— Start of Given information —
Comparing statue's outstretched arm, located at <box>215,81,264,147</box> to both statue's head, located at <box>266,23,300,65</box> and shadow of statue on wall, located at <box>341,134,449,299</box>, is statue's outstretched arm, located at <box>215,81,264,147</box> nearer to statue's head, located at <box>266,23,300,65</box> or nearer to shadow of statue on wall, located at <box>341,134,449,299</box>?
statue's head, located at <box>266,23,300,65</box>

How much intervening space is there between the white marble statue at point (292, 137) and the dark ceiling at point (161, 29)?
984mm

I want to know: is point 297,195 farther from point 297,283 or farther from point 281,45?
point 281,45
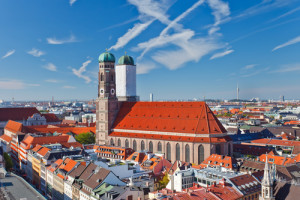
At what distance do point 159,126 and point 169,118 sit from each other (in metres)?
4.63

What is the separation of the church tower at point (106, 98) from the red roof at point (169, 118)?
3.38 m

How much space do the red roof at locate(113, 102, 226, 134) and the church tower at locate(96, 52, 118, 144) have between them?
11.1 feet

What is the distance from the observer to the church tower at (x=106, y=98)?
429ft

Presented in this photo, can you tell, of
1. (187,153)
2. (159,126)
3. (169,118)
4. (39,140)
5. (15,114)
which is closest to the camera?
(187,153)

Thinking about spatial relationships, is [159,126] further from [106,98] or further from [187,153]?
[106,98]

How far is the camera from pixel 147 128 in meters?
121

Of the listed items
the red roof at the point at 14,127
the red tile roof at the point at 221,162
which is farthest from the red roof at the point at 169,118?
the red roof at the point at 14,127

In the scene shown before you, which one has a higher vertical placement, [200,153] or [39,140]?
[39,140]

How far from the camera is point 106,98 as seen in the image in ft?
431

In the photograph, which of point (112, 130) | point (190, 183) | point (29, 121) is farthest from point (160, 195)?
point (29, 121)

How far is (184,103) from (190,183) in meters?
48.3

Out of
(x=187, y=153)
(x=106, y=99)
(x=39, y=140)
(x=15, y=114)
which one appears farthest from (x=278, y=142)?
(x=15, y=114)

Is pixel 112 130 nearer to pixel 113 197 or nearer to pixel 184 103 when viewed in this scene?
pixel 184 103

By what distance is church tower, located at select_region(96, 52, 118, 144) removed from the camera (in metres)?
131
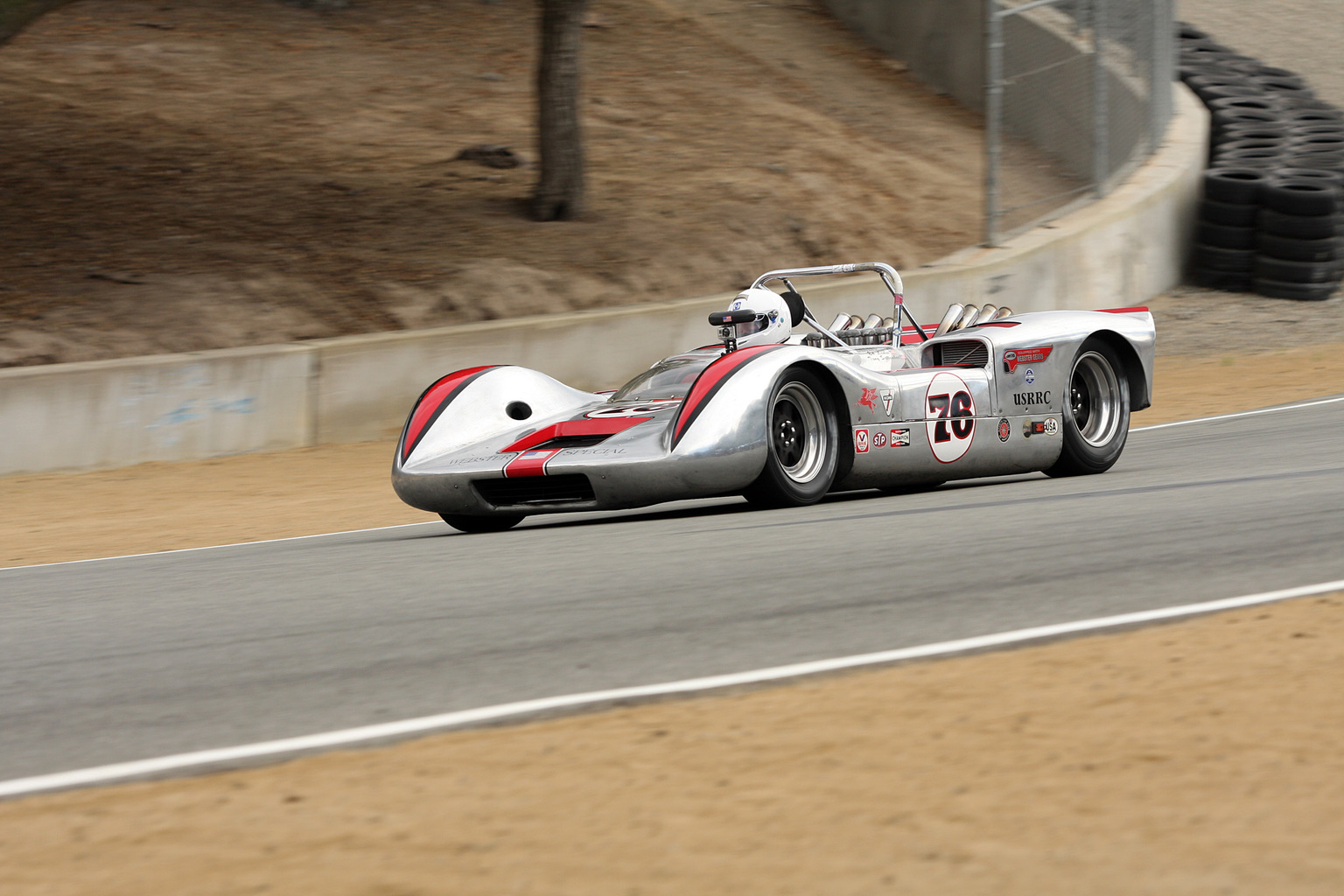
— End of Given information —
[Task goal]: Format everything from the line containing "How far from" down to the end of the entries above as a JSON list of strings, one string per line, with blank lines and pictures left out.

[Answer for the task]:
[
  "How far from the camera is point 106,98 as seen in the image in ft?",
  "431",
  "In the photograph, which of point (112, 130) | point (190, 183) | point (29, 121) is farthest from point (160, 195)?",
  "point (29, 121)",
  "How far is (184,103) from (190,183) in meters?",
  "48.3",
  "Out of",
  "(x=187, y=153)",
  "(x=106, y=99)",
  "(x=39, y=140)",
  "(x=15, y=114)",
  "which one appears farthest from (x=278, y=142)?",
  "(x=15, y=114)",
  "Is pixel 112 130 nearer to pixel 113 197 or nearer to pixel 184 103 when viewed in this scene?",
  "pixel 184 103",
  "By what distance is church tower, located at select_region(96, 52, 118, 144) removed from the camera (in metres)?",
  "131"
]